Consistent Data Presentation

  • tabinsc (4/20/2011)


    I would argue that sometimes you may have redundant data in your database to make reporting easier and faster.

    Right. There are all kinds of edge cases that can be sighted to buck just about any best practice. That's why I tried to word the question loosely so the answer would be obvious while still leaving room for the edge cases.

    "...which of these practices are most likely..."

    Still, having redundant data may make reporting "easier and faster", in some cases. But easier and faster does not necessarily equate to "consistent data presentation". 😉

  • tabinsc (4/20/2011)


    I would argue that sometimes you may have redundant data in your database to make reporting easier and faster.

    There is a difference between redundant data in one table (like a dimension) and redundant data between different tables.

    I would argue that the last one should be avoided, where the first one is ideal for reporting.

    Need an answer? No, you need a question
    My blog at https://sqlkover.com.
    MCSE Business Intelligence - Microsoft Data Platform MVP

  • I haven't proven this correct yet, but I am thinking redundant data in two tables makes sense if you need that data to join the tables properly and avoid table/index scans in the execution plan. You could create indexes on the redundant columns to force index seeks on both tables.

    Tony
    ------------------------------------
    Are you suggesting coconuts migrate?

  • tabinsc (4/20/2011)


    I haven't proven this correct yet, but I am thinking redundant data in two tables makes sense if you need that data to join the tables properly and avoid table/index scans in the execution plan. You could create indexes on the redundant columns to force index seeks on both tables.

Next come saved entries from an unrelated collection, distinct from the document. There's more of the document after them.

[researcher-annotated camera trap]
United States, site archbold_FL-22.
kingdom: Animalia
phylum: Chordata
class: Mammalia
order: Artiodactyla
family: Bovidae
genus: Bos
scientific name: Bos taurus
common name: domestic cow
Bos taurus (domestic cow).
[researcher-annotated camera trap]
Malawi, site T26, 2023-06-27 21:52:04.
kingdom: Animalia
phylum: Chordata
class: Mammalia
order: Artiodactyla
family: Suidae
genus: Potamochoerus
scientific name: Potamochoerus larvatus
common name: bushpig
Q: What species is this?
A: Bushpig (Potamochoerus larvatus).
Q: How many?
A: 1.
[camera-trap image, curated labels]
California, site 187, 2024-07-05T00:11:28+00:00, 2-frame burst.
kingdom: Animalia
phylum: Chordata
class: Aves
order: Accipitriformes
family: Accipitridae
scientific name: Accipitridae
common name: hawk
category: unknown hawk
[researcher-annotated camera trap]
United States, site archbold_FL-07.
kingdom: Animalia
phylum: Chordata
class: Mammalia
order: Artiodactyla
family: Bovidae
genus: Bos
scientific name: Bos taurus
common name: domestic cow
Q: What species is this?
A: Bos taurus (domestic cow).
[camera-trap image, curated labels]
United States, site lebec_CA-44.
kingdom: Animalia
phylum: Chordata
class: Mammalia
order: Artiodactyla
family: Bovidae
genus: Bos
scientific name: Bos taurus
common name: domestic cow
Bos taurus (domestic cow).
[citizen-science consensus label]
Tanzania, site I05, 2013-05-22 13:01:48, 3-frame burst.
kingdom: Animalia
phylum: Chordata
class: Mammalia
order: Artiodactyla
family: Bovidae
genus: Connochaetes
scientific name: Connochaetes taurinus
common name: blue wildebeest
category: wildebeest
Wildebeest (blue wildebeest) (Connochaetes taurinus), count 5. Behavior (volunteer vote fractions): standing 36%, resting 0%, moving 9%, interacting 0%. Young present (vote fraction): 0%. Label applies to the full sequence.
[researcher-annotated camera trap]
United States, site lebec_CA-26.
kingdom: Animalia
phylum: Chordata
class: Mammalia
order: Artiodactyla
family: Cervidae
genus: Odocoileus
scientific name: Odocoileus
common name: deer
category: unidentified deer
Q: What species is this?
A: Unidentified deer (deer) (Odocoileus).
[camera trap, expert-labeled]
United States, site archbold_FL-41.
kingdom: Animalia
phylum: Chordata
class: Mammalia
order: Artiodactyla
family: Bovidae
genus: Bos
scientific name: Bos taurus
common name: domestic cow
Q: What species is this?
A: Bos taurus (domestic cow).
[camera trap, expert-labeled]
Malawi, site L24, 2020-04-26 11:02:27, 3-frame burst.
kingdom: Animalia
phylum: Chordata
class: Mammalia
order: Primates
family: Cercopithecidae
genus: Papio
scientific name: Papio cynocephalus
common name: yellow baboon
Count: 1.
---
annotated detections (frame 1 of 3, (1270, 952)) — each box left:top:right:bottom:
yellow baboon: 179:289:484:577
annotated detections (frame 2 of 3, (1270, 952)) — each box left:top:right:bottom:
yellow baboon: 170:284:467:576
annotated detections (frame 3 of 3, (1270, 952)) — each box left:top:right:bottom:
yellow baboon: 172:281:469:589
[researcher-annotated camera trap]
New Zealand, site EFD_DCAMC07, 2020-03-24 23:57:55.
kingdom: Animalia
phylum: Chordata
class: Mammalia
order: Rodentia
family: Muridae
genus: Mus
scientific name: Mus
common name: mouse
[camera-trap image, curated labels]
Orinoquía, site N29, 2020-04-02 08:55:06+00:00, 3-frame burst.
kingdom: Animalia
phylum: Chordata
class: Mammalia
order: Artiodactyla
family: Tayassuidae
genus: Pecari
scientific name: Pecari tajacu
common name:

    My initial reaction to this statement was going to be "well that explains the percentage of incorrect answers". :hehe:

    But to answer more seriously, I'd say it sounds like another edge case scenario. In general, I would try to use a primary key foreign key relationship to join the tables, or a cross-reference table that uses a key from each table make the connection, or any other method that doesn't involve storing, indexing and joining on redundant data with no constraints that ensure data integrity.

  • Excellent straight forward question.

    Jason...AKA CirqueDeSQLeil
    _______________________________________________
    I have given a name to my pain...MCM SQL Server, MVP
    SQL RNNR
    Posting Performance Based Questions - Gail Shaw[/url]
    Learn Extended Events

  • I was worried this was going to be tricky as well, but the selectable answers pretty much eliminated any of those doubts.

    Off topic, but one thing that bothers me in database design is when there are unnecessary columns in a table which contribute to confusion. For example, we have a third-party database with a table called [Procedures] and another table called [ProcedureFees]. Simple enough -- except that the [Procedures] table contains columns like "Fee1" and "Fee2". :crazy:

    These columns, I believe, are from a previous iteration of the database, but were never cleaned up. I am 99% sure that the fees are pulled from the [ProcedureFees] table, but there's still that 1% which makes me wonder if, in their in-line code or in one of the many stored procedures, the fee is pulled from the [Procedures] table.

    Like I said, off topic, but one of my pet peeves.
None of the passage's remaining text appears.